**Exercise instructions**
Convert the lines of the records below, from the line with "In the photo, does" up to and including the line with "the large boulder at pixel 560 1202 →", into a JSON list of strings with one string per line. Skip blank lines and leave out the picture markers.

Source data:
:::::
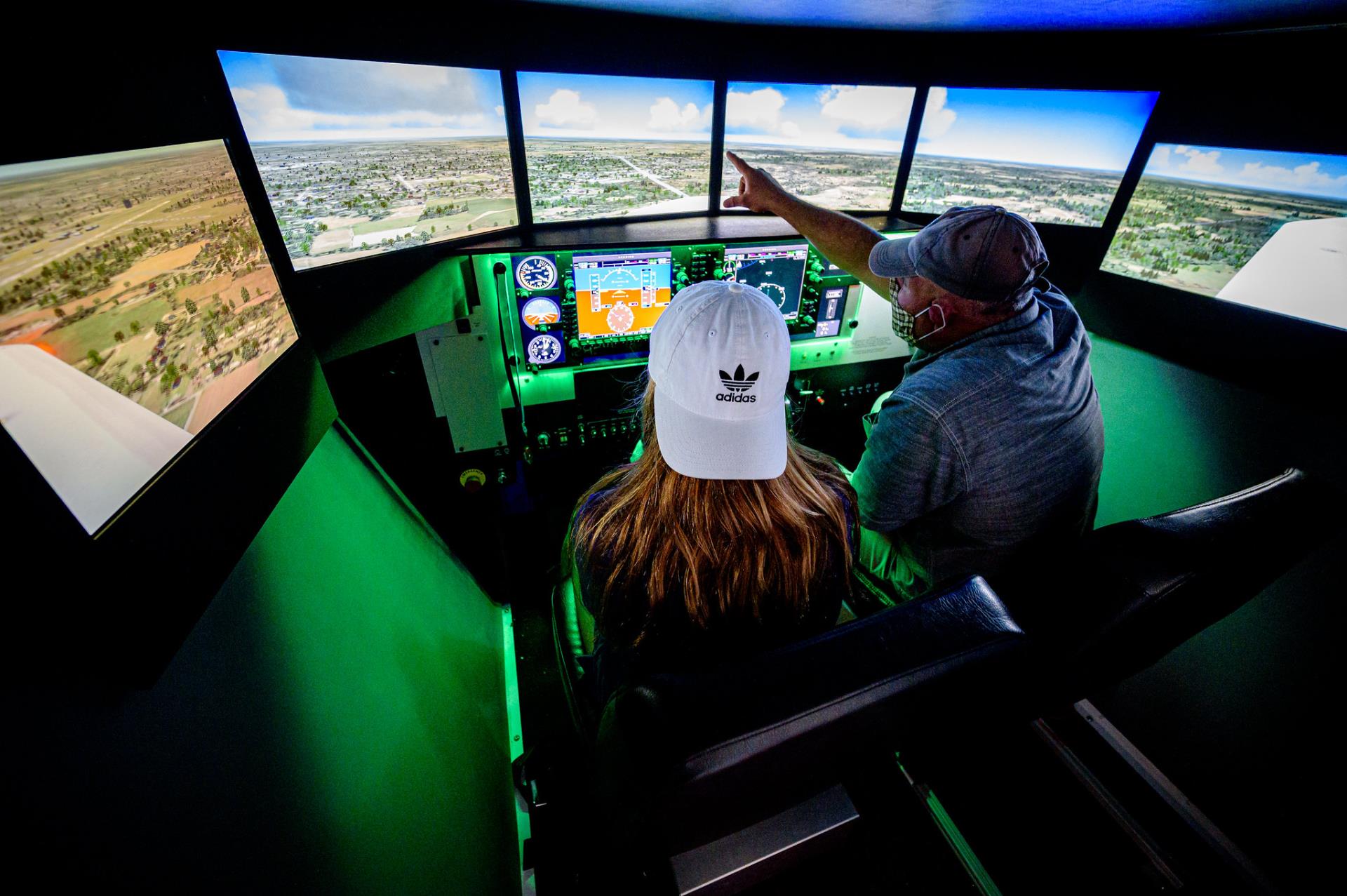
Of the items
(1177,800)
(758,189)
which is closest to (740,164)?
(758,189)

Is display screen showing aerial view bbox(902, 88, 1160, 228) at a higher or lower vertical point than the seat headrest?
higher

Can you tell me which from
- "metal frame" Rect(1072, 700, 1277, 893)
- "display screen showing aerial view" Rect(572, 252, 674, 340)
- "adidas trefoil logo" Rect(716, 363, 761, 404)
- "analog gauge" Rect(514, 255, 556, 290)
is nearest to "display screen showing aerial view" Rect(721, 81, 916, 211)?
"display screen showing aerial view" Rect(572, 252, 674, 340)


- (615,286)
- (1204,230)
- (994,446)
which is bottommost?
(994,446)

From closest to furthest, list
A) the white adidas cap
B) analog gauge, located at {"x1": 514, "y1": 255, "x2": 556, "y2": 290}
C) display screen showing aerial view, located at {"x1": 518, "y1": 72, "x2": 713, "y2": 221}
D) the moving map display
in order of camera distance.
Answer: the white adidas cap < display screen showing aerial view, located at {"x1": 518, "y1": 72, "x2": 713, "y2": 221} < analog gauge, located at {"x1": 514, "y1": 255, "x2": 556, "y2": 290} < the moving map display

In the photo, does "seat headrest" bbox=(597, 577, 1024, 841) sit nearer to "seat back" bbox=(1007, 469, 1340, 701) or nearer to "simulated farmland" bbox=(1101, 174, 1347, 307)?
"seat back" bbox=(1007, 469, 1340, 701)

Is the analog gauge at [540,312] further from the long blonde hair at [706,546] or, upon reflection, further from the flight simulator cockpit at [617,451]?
the long blonde hair at [706,546]

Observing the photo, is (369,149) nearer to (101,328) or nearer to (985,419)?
(101,328)

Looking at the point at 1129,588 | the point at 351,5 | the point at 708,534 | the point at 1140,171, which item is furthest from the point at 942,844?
the point at 351,5
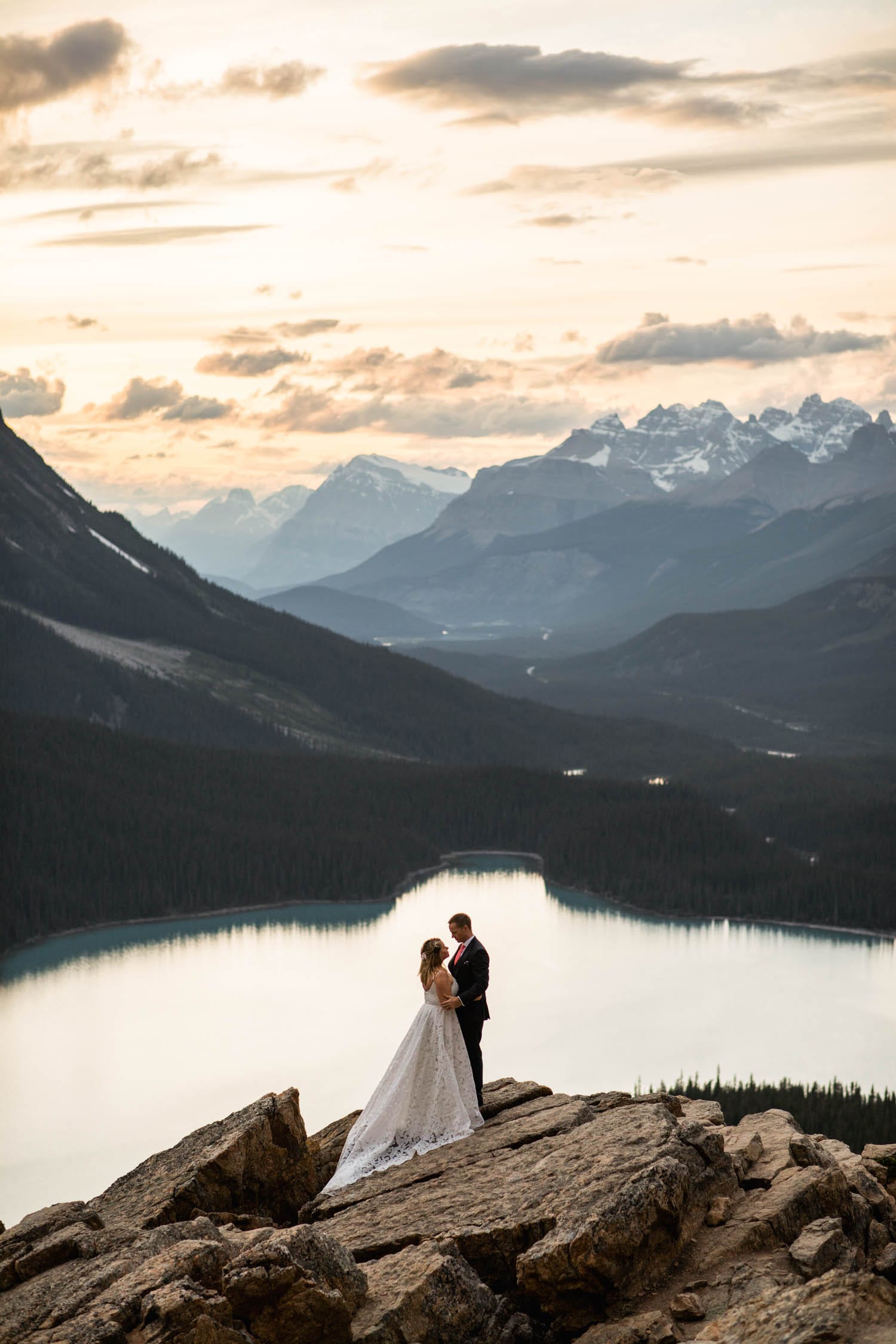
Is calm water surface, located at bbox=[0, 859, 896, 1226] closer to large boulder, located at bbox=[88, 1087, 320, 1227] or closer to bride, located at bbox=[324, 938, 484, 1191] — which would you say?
large boulder, located at bbox=[88, 1087, 320, 1227]

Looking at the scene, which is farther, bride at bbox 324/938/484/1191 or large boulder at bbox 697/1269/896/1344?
bride at bbox 324/938/484/1191

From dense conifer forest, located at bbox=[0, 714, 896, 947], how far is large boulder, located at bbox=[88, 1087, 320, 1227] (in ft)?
338

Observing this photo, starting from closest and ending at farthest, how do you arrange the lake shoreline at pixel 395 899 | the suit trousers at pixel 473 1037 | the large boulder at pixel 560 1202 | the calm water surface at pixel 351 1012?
the large boulder at pixel 560 1202 → the suit trousers at pixel 473 1037 → the calm water surface at pixel 351 1012 → the lake shoreline at pixel 395 899

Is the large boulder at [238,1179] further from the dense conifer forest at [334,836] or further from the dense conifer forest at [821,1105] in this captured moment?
the dense conifer forest at [334,836]

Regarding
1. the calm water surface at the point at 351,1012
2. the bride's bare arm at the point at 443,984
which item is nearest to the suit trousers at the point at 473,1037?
the bride's bare arm at the point at 443,984

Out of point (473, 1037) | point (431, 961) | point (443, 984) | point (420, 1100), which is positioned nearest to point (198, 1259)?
point (420, 1100)

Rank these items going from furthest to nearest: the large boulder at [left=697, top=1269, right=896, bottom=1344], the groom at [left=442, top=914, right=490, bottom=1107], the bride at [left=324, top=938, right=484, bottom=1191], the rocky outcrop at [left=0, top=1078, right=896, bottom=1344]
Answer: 1. the bride at [left=324, top=938, right=484, bottom=1191]
2. the groom at [left=442, top=914, right=490, bottom=1107]
3. the rocky outcrop at [left=0, top=1078, right=896, bottom=1344]
4. the large boulder at [left=697, top=1269, right=896, bottom=1344]

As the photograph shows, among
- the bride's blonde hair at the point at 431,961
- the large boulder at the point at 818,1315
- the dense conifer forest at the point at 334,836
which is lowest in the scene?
the dense conifer forest at the point at 334,836

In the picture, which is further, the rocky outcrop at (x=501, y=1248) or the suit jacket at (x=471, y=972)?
the suit jacket at (x=471, y=972)

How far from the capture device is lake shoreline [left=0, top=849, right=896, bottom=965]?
131750 millimetres

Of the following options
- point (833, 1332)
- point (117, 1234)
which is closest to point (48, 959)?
point (117, 1234)

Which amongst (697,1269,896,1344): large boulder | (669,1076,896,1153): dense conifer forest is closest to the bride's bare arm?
(697,1269,896,1344): large boulder

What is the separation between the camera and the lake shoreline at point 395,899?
432ft

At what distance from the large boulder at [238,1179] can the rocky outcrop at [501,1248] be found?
0.05 metres
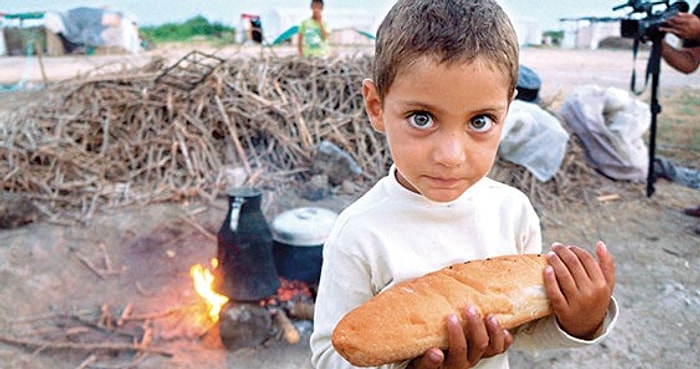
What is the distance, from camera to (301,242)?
342 cm

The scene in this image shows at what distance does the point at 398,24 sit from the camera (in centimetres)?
96

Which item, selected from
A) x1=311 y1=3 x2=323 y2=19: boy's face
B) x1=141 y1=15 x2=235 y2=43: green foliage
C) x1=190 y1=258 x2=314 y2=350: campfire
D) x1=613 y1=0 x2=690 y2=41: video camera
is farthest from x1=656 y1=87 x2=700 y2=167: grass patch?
x1=141 y1=15 x2=235 y2=43: green foliage

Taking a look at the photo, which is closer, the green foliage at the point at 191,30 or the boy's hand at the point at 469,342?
the boy's hand at the point at 469,342

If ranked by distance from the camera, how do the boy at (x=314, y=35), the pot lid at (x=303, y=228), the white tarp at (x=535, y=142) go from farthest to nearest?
the boy at (x=314, y=35), the white tarp at (x=535, y=142), the pot lid at (x=303, y=228)

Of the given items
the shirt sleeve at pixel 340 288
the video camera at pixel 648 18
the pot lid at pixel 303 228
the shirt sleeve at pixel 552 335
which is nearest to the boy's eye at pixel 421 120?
the shirt sleeve at pixel 340 288

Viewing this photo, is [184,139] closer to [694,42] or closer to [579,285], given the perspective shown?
[579,285]

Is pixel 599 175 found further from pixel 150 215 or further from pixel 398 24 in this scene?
pixel 398 24

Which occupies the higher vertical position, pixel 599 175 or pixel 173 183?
pixel 173 183

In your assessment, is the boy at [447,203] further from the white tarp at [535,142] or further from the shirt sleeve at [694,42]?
the shirt sleeve at [694,42]

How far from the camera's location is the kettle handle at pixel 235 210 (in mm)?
3206

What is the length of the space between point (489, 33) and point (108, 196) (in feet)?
14.7

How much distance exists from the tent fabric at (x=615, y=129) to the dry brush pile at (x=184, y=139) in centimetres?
22

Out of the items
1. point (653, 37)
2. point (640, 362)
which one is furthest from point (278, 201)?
point (653, 37)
:::::
**The reply**
[
  "In the photo, does \"seat headrest\" bbox=(597, 577, 1024, 841) sit nearer to \"seat back\" bbox=(1007, 469, 1340, 701) or nearer to \"simulated farmland\" bbox=(1101, 174, 1347, 307)?",
  "\"seat back\" bbox=(1007, 469, 1340, 701)",
  "Is the analog gauge at [540,312] further from the long blonde hair at [706,546] or, upon reflection, further from the flight simulator cockpit at [617,451]?",
  "the long blonde hair at [706,546]",
  "Observing the photo, is (369,149) nearer to (101,328) or nearer to (985,419)?",
  "(101,328)",
  "Looking at the point at 1129,588 | the point at 351,5 | the point at 708,534 | the point at 1140,171, which item is furthest from the point at 942,844?",
  "the point at 351,5",
  "Is calm water surface, located at bbox=[0, 859, 896, 1226] closer to large boulder, located at bbox=[88, 1087, 320, 1227] or closer to bride, located at bbox=[324, 938, 484, 1191] — which would you say?",
  "large boulder, located at bbox=[88, 1087, 320, 1227]",
  "Looking at the scene, which is farther, bride at bbox 324/938/484/1191 or large boulder at bbox 697/1269/896/1344?",
  "bride at bbox 324/938/484/1191",
  "From dense conifer forest, located at bbox=[0, 714, 896, 947], how far is large boulder, located at bbox=[88, 1087, 320, 1227] (in ft)?",
  "338",
  "Observing this photo, starting from closest and ending at farthest, how do you arrange the lake shoreline at pixel 395 899 | the suit trousers at pixel 473 1037 | the large boulder at pixel 560 1202 | the calm water surface at pixel 351 1012?",
  "the large boulder at pixel 560 1202 → the suit trousers at pixel 473 1037 → the calm water surface at pixel 351 1012 → the lake shoreline at pixel 395 899"
]